Marine Le Pen, à Taverny (Val-d’Oise), en 2016. | PATRICK KOVARIK/AFP

« Vous les jeunes, vous avez vos smartphones ! Nous on est bloqué ici, il y a même plus un commerce, rien ! » Serait-ce un indice pour comprendre le score du Front national à Jagny-sous-Bois ? Au milieu des quelques maisons résidentielles et champs de colza du petit bourg de 249 habitants, la ballade d’un couple de retraités anime le village. Alors qu’elle attend patiemment son mari qui livre une bataille sans merci avec les rues vallonnées du petit patelin, la femme de 81 ans en profite pour revenir sur la présidentielle. Selon elle, les habitants de Jagny, toujours plus esseulés, ont placé Marine Le Pen en tête au premier et second tour à cause de leur « esprit revanchard ».

Dans le Val-d’Oise, une série de petits villages accollés les uns aux autres se distinguent sur la carte des résultats électoraux du dimanche 7 mai. Lassy, Jagny-sous-Bois, Châtenay-en-France, Mareil-en-France... Contrairement à la quasi-totalité des villages du département situé au nord de Paris, ces quatre bourgs ont vu l’extrême droite devancer Emmanuel Macron. Enfin presque.

« Les résultats sont faux ! Contrairement à ce qui a été annoncé dans toute la presse, ici, Marine Le Pen n’a pas fait 70 % et Macron 30 % mais l’inverse. Il y a eu une erreure de saisie informatique à la préfecture », rectifie Jacques Renaud, maire de Châtenay-en-France. Il n’empêche. « C’est déjà énorme pour nous ! D’habitude nous sommes à 5 % », poursuit celui qui n’a pas renouvelé sa carte chez Les Républicains « à cause de Nicolas Sarkozy ».

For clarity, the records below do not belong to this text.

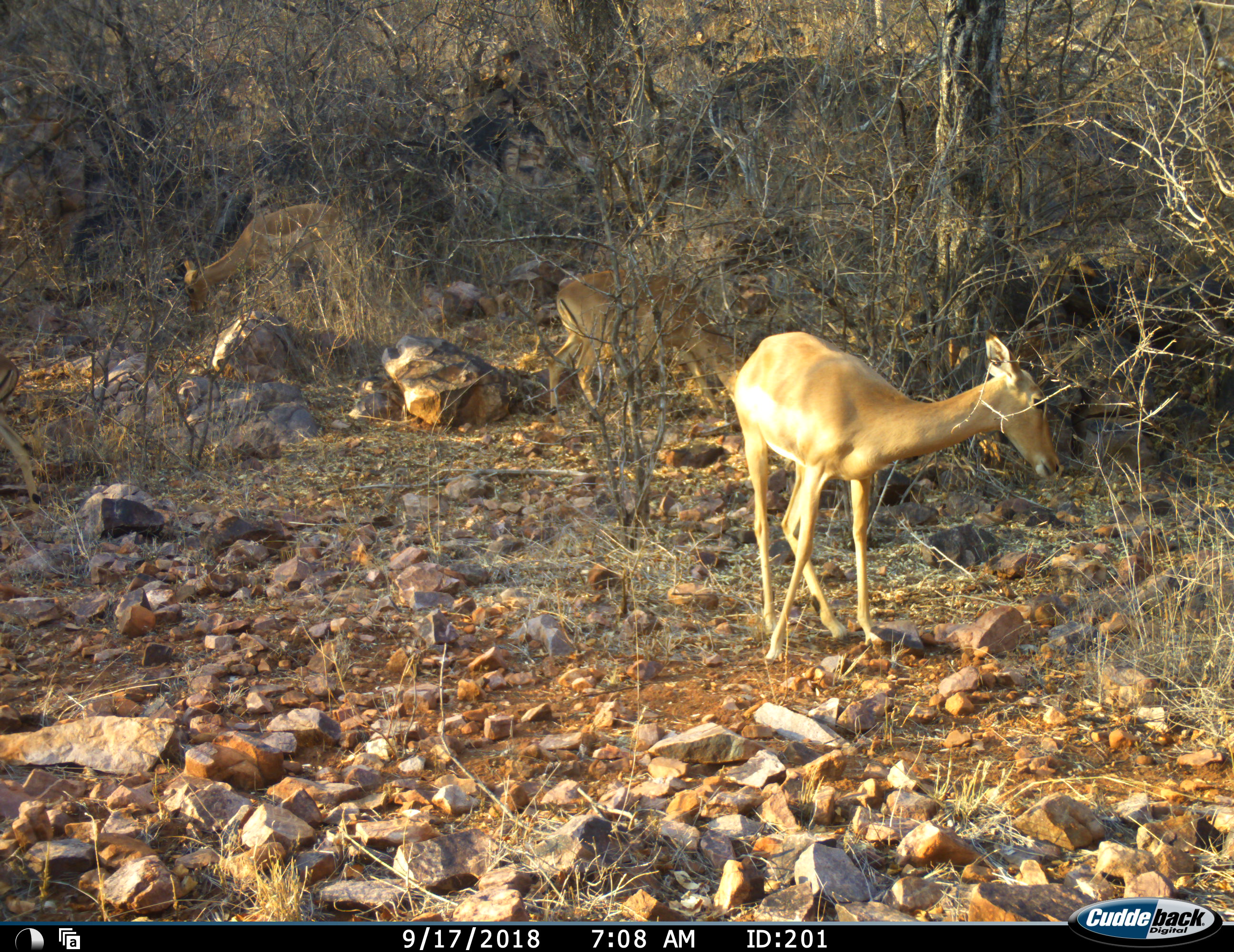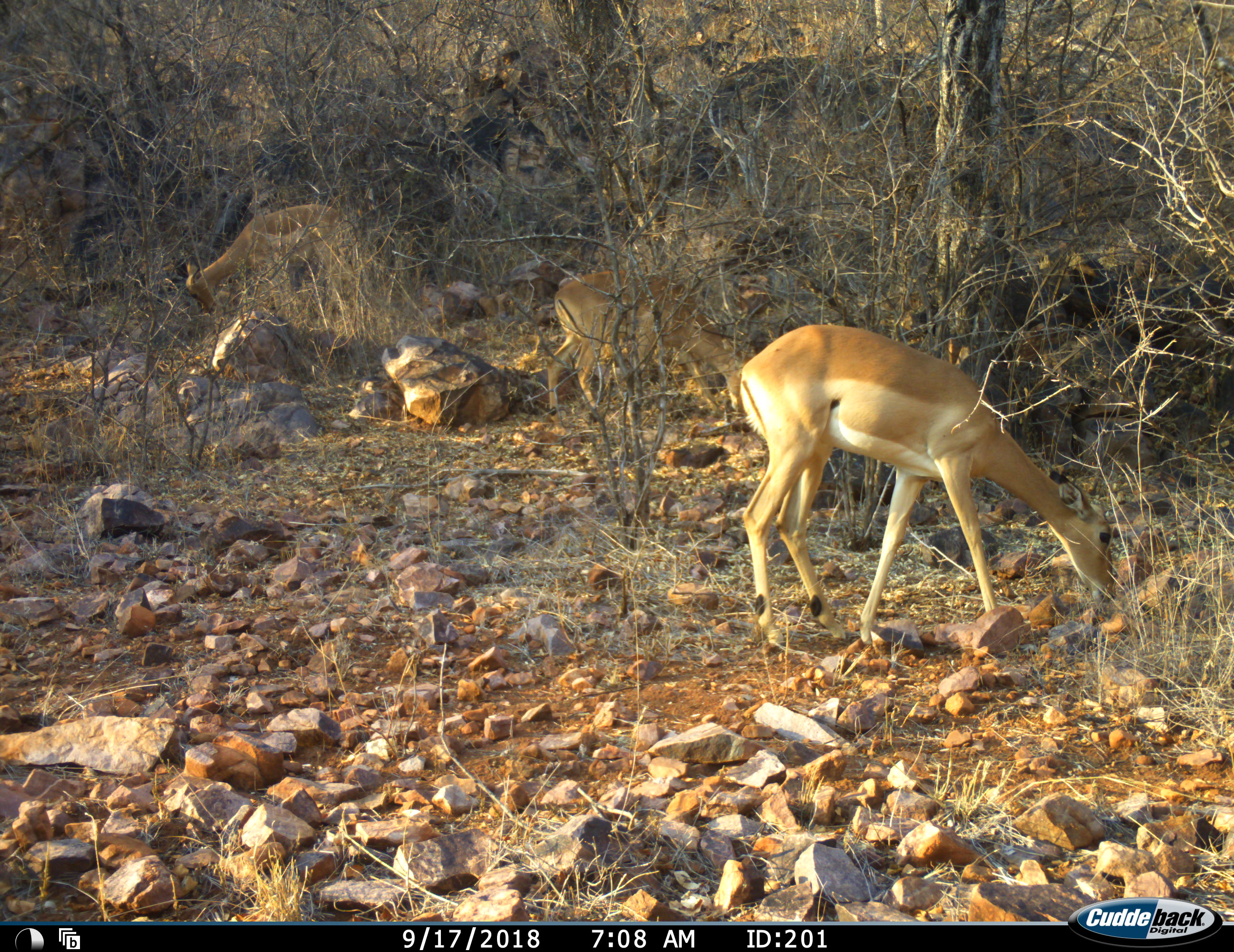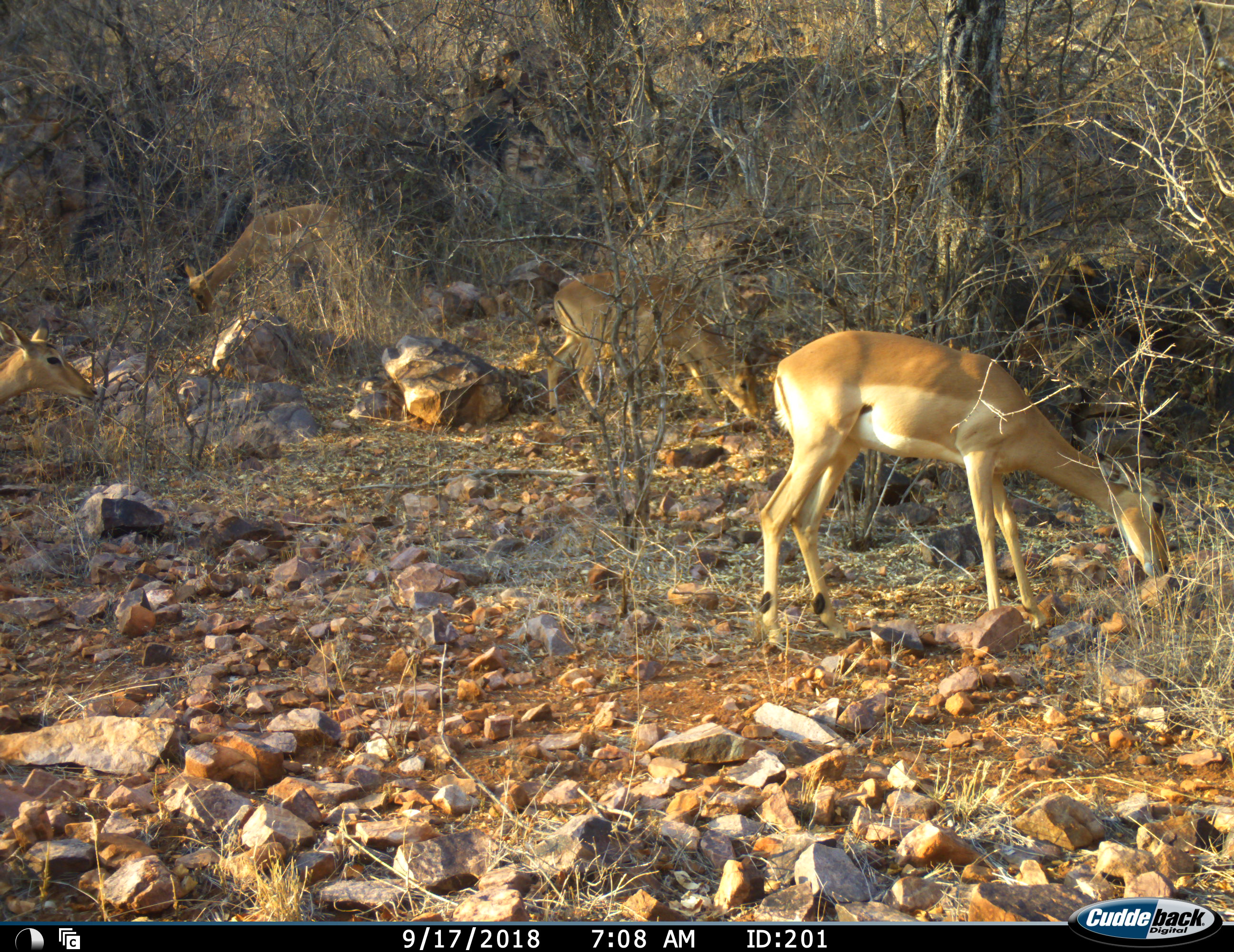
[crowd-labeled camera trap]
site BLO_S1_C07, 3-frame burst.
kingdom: Animalia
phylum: Chordata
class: Mammalia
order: Artiodactyla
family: Bovidae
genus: Aepyceros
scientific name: Aepyceros melampus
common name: impala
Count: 4.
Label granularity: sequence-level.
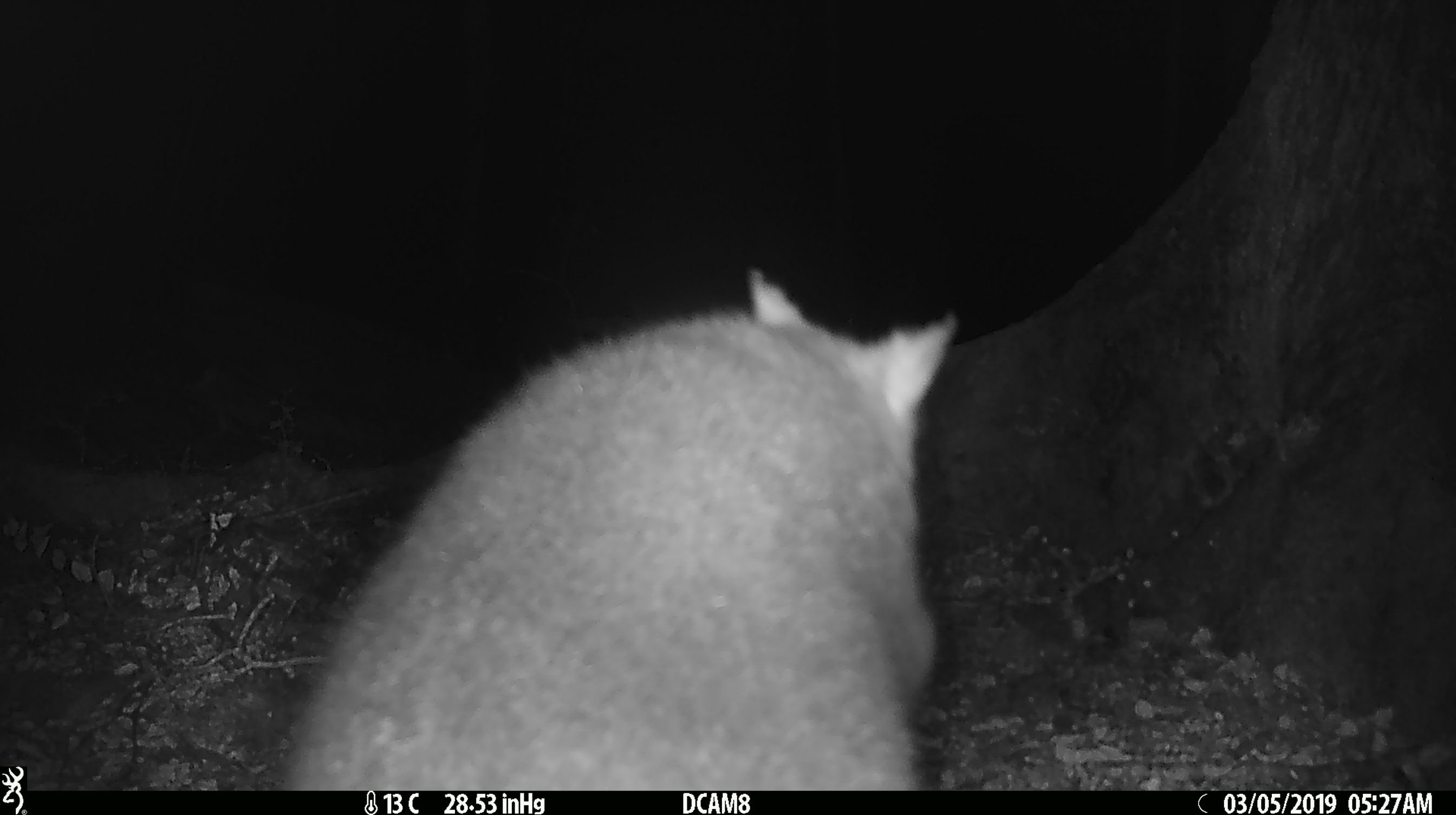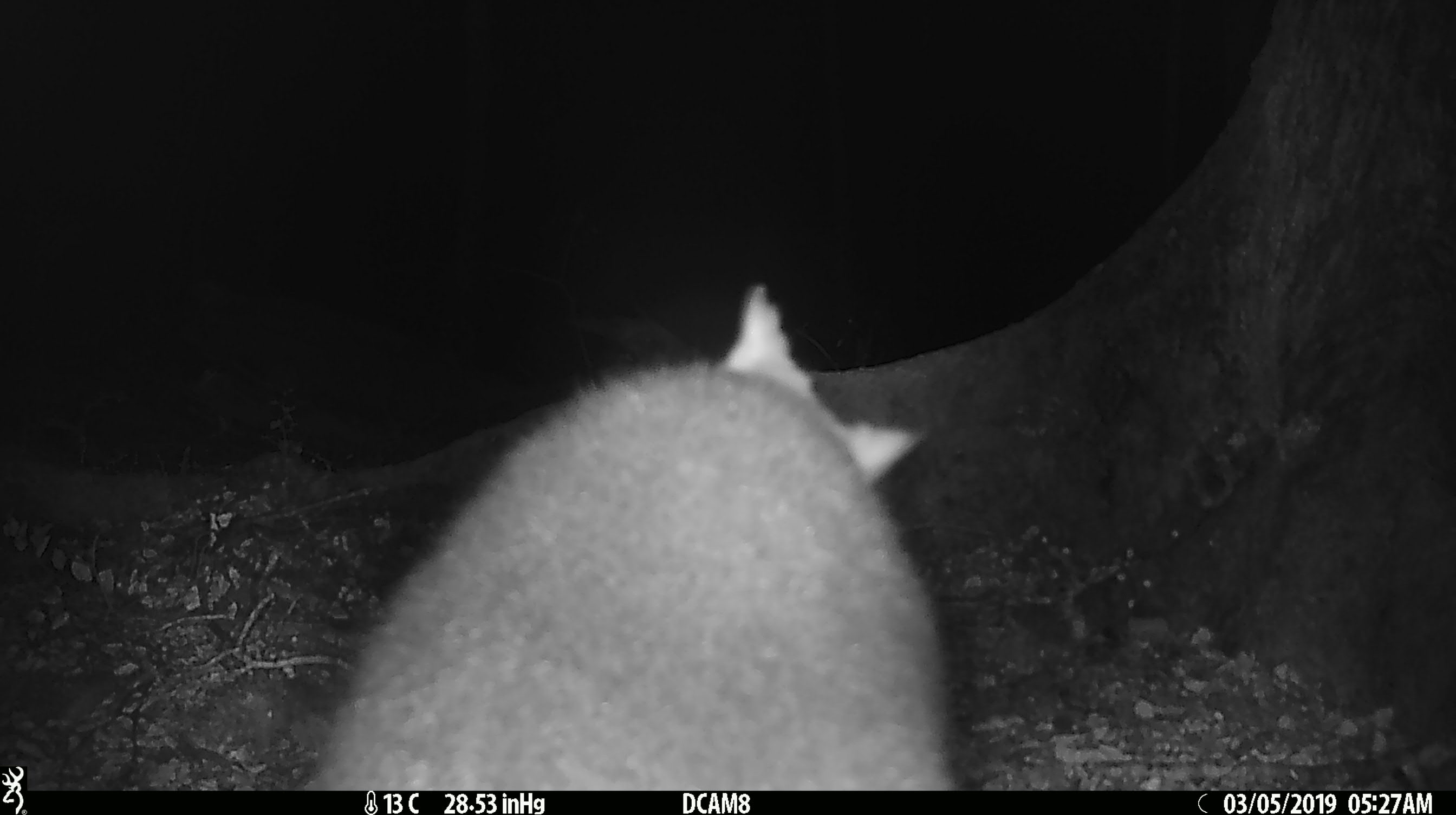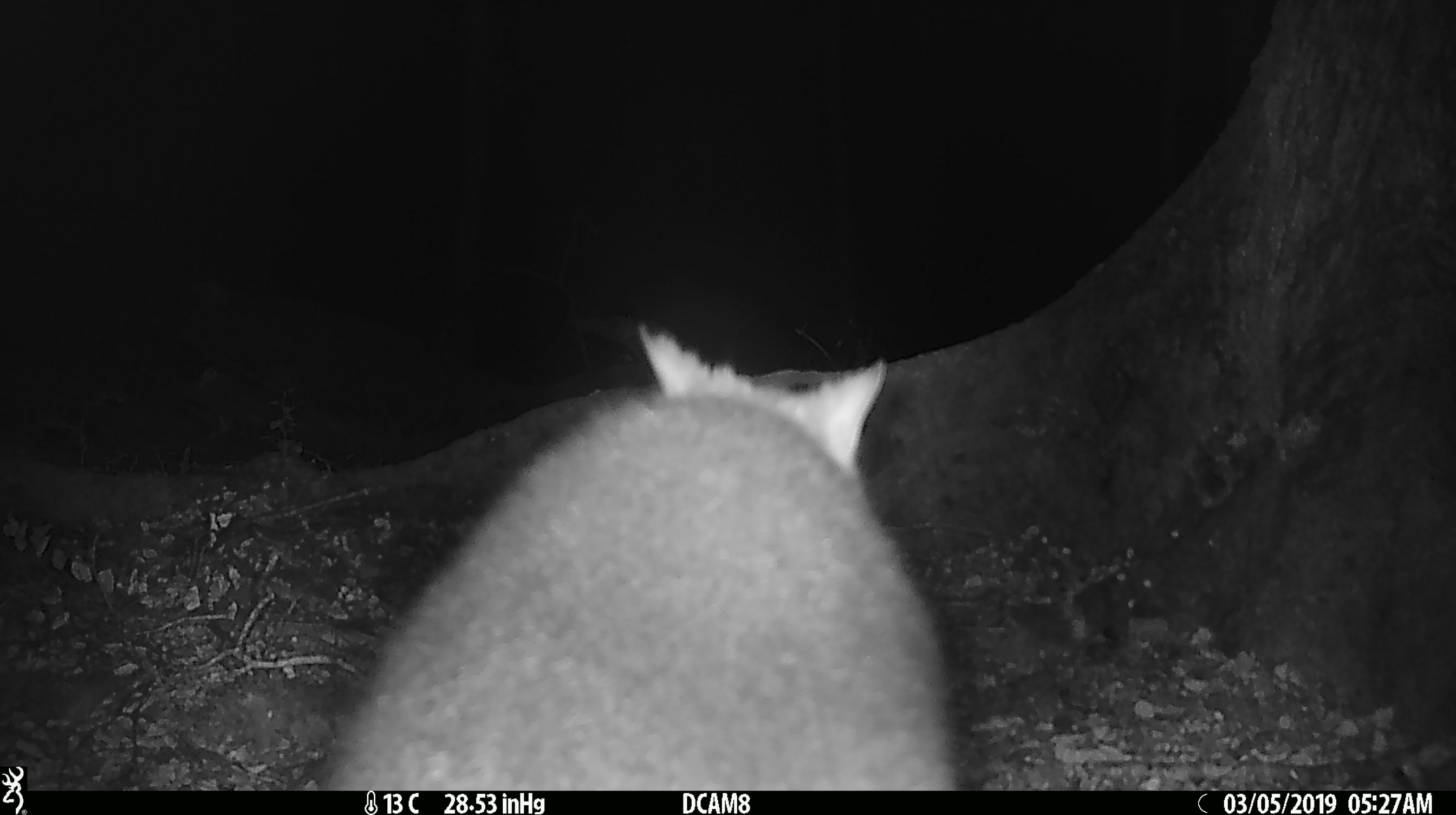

Qu’ils viennent de Châtenay-en-France ou des villages voisins, des électeurs frontistes, Priscilla Bachir en cotoie régulièrement. Dans son salon perdu au milieu de la forêt, l’esthéticienne s’efforce d’écouter, sans juger. « Ces derniers temps, les gens me parlaient tout le temps des élections. C’est souvent les arguments qu’on entend à la télévision qui reviennent : les salaires sont trop faibles, les étrangers représentent un danger, l’arrivée de réfugiés syriens se fait au profit des Français... Il y a les attentats aussi », explique la femme de 36 ans.

« Environnement privilégié »

Il ne faut pas aller très loin pour entendre certains tenir ce discours. Trois kilomètres sur une nationale entourée de champs très exactement. Morgane, 26 ans, a voté comme 53,57 % des habitants de Mareil-en-France. « J’ai voté Marine Le Pen comme au premier tour. Au moins elle dit la vérité, pas comme les autres. Emmanuel Macron, c’est pareil que Hollande de toute manière », argumente derrière sa poussette la mère au foyer satisfaite du score de sa candidate.

Satisfaits, d’autres sont loin de l’être. Stéphane Becquet, conseiller municipal du village de 695 âmes, reste perplexe face aux résultats de sa commune. Derrière ses lunettes de soleil, le père de famille peine à expliquer pourquoi certains ont voulu « secouer le cocotier ». « On est quand même dans un environnement privilégié ! D’accord, il y a quelques vols de temps à autres mais pas plus qu’ailleurs », lance le professeur de musique sur le point de retrouver ses deux filles qui sortent de l’école.

Une incompréhension partagée par un deuxème élu de Mareil-en-France : « J’arrive pas à comprendre. Beaucoup prennent le RER D qui à la réputation d’être mal fréquenté mais bon, c’est anecdotique en réalité », avoue l’homme à la carrure affirmée.

Les villages se suivent et les discours se ressemblent. A Lassy, Marine Le Pen a obtenu 55,1 % des suffrages. Là encore, tout le monde s’accorde à dire que la vie est confortable. Là encore, une bonne partie de la population peine à expliquer ce qui a poussé tant d’électeurs à voter Front national. « Souvent des personnes qui ont des arguments sans fond », lance la lassyenne Emma Valet, cachée derrière sa chevelure.

Quoi qu’il en soit, à Châtenay-en-France, Lassy, Jagny-sous-Bois et Mareil-en-France, les résultats du 7 mai n’ont pas bouleversé la vie de village. Demain matin, devant le camion-boulangerie, chacune et chacun se salueront, comme d’habitude.